Ratzeburg (pm). Die Volkshochschule Ratzeburg und Umland begibt sich auch in diesem Jahr wieder auf eine Spurensuche zu Antisemitismus und jüdischen Leben in der Region. Unter dem Titel „Damals ist heute“ wird der Fokus dabei auf Erinnerungsorte und auf Täterschaften liegen.
Geplant sind Vorträge, Exkursionen, aber auch angeleitete Biographiearbeit, die einladen will, sich mit der eigenen Familiengeschichte in der NS-Tätergesellschaft auseinanderzusetzen. „Wir möchten im Jahresverlauf mit unterschiedlichen Angeboten Raum und Möglichkeiten schaffen, sich aktiv mit Antisemitismus im regionalen und familiären Kontext zu beschäftigen, um dessen Zeichen in der Gegenwart erkennen und ihnen zivilcouragiert begegnen können,“ sagt Volkshochschulleiterin Silvia Tessmer. Die Veranstaltungsreihe startet am Montag, 27. März 2023 um 19 Uhr mit einer Lesung des Journalisten Jürgen Gückel in der Aula der Lauenburgischen Gelehrtenschule. Er liest aus seinem Buch »Klassenfoto mit Massenmörder«.

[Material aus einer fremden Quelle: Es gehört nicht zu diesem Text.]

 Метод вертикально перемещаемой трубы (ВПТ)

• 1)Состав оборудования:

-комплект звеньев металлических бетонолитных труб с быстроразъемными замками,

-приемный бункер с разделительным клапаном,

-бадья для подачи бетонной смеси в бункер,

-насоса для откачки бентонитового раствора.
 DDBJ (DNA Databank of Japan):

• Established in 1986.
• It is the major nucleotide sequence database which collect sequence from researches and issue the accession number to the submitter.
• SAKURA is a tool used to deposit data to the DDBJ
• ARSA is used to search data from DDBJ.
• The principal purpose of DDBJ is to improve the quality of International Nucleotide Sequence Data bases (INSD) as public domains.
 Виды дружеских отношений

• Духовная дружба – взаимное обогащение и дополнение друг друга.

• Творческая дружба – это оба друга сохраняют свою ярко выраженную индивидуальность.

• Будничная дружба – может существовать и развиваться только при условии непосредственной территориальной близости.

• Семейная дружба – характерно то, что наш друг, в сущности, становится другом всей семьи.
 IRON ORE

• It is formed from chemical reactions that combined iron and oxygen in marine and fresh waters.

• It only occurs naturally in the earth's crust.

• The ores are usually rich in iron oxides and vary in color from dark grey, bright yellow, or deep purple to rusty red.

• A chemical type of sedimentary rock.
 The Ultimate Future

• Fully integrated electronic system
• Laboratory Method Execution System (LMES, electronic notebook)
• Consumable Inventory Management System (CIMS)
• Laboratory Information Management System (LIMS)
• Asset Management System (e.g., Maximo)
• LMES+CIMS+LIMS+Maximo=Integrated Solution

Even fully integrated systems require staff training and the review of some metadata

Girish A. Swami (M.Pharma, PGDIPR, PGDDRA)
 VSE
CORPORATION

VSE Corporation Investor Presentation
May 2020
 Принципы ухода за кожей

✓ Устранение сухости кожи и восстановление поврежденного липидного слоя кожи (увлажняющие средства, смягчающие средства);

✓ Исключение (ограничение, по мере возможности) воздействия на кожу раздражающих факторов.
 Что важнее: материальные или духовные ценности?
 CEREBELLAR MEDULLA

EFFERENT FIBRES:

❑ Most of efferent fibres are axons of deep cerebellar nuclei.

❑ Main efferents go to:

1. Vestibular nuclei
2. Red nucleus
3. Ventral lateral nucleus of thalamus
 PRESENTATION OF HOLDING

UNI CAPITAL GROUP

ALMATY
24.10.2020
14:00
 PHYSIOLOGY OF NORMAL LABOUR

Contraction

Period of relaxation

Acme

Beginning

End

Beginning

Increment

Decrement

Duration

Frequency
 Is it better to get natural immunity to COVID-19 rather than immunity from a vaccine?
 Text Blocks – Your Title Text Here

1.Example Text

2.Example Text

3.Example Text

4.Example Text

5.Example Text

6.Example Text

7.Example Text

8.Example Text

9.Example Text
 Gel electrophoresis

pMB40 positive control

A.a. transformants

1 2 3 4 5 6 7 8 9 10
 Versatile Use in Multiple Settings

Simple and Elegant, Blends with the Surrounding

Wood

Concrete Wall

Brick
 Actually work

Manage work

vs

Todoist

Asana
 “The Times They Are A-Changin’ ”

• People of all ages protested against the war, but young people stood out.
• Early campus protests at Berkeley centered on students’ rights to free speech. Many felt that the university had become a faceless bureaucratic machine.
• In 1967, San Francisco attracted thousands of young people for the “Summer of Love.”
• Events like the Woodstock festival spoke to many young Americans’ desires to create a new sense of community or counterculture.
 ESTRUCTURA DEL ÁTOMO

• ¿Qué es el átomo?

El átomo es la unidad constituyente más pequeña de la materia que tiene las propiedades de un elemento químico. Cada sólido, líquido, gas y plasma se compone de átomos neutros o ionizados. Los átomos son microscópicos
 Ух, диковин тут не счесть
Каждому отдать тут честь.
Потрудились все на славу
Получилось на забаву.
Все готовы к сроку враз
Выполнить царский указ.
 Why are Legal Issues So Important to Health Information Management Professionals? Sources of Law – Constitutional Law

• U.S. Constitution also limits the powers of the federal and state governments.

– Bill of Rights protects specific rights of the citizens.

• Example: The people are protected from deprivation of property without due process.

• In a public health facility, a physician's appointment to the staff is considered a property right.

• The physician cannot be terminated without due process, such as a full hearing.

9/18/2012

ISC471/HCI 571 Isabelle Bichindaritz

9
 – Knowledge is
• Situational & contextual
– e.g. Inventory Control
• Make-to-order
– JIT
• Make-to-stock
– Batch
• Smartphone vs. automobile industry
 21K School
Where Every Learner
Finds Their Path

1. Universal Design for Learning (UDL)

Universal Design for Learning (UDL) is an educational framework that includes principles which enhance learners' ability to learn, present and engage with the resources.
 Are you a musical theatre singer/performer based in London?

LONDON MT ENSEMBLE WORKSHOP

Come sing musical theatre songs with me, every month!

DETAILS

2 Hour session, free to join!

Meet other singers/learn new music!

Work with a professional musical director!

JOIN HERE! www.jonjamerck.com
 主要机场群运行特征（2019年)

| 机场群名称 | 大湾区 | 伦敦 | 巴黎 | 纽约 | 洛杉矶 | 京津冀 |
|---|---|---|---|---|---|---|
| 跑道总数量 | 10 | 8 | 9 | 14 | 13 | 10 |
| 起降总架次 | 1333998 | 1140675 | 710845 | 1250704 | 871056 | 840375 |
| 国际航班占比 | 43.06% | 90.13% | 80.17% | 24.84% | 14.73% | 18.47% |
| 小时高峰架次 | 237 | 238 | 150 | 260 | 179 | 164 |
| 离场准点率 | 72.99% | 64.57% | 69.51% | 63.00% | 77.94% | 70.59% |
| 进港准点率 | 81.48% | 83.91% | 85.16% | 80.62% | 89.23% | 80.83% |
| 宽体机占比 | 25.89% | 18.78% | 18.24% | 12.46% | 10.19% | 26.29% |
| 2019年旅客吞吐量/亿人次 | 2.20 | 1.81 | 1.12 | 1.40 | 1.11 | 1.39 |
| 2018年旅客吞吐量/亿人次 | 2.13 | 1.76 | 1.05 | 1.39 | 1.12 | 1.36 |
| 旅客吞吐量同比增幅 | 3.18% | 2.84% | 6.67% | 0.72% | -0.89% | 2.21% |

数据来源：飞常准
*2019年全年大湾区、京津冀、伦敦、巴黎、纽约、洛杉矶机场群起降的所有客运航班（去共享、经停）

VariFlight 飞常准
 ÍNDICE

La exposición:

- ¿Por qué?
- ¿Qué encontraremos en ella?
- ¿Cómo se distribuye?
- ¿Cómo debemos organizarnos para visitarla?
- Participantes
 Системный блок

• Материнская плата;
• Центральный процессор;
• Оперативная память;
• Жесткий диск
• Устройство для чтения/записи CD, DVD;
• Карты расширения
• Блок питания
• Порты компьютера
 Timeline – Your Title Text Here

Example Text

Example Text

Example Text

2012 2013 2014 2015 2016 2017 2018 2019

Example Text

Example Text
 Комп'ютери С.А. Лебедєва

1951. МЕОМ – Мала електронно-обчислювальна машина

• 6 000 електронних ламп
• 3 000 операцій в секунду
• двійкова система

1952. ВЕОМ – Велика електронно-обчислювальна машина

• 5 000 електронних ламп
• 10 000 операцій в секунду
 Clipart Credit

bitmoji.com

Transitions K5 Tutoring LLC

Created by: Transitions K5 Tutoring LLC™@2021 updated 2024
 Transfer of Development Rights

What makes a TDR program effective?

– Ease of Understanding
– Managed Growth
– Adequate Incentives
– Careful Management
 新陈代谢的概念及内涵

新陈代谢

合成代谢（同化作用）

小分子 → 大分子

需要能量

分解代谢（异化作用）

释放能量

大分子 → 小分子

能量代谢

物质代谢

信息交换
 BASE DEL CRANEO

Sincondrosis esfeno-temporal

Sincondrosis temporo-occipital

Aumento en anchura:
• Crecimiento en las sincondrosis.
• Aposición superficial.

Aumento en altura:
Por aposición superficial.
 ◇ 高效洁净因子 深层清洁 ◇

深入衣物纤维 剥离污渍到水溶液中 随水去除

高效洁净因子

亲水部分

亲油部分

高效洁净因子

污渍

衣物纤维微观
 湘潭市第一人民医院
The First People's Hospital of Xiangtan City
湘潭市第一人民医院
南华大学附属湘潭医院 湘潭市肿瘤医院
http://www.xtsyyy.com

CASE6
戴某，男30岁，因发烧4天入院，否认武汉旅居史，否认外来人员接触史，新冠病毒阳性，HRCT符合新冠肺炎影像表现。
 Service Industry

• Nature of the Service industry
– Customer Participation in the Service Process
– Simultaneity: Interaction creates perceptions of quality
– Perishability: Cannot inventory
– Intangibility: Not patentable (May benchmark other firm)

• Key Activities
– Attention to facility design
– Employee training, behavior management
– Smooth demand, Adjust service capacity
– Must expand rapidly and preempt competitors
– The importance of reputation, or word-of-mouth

Niedersachsen im August 1961. Der Klassenlehrer Walter Wilke wird in seiner Dorfschule aus dem Unterricht abgeholt und später in einem der ersten großen Prozesse über deutsche Verbrechen in Osteuropa verurteilt. In seinem kleinen Ort wird über die Sache nicht gesprochen. Später kehrt der Mann zurück und lebt bis zu seinem Tod 1989 zurückgezogen im Dorf. Jürgen Gückel, mehrfach ausgezeichneter Gerichtsreporter, geht einer Spur nach. Einer Geschichte, die ihn seit der Schulzeit beschäftigt, denn Walter Wilke war sein erster Lehrer. Gückel rekonstruiert einen einzigartigen Lebensweg: „Walter“ war in Wahrheit Artur Wilke, der die Identität seines gefallenen Bruders angenommen hatte. Artur selbst war studierter Theologe und Archäologe, im Dritten Reich der SS beigetreten, nachweislich an Massenerschießungen von Juden beteiligt, galt als gefürchteter Partisanen-Jäger und wurde nach dem Krieg dann – Volksschullehrer. Sein Name ist mit grauenhaften Kriegsverbrechen verbunden, doch zur Rechenschaft gezogen wurde er für seine Taten im Partisanenkampf nie. Das Buch zeichnet nicht nur eine spektakuläre deutsche Biografie im 20. Jahrhundert nach – die Entwicklung eines Intellektuellen zum Täter und die Verneinung jeglicher persönlicher Schuld, das Wegsehen der Gesellschaft. Es zeigt auch auf, wie schwierig das Erinnern ist, wie unterschiedlich Erlebtes bewertet wird und wie schwer die Erarbeitung historischer Wahrheit letztlich ist. Auch nach der Sichtung mehrerer zehntausend Seiten Gerichtsakten und anderer Dokumente bleiben scheinbar einfache Fragen offen.
Dank der Förderung durch die Partnerschaft für Demokratie ist der Eintritt ist kostenfrei. Ein barrierefreier Zugang ist möglich. Jürgen Gückel wird im Rahmen seines Besuchs in Ratzeburg auch an den beiden weiterführenden Schulen vor Schülerinnen und Schülern der oberen Jahrgänge lesen und diskutieren.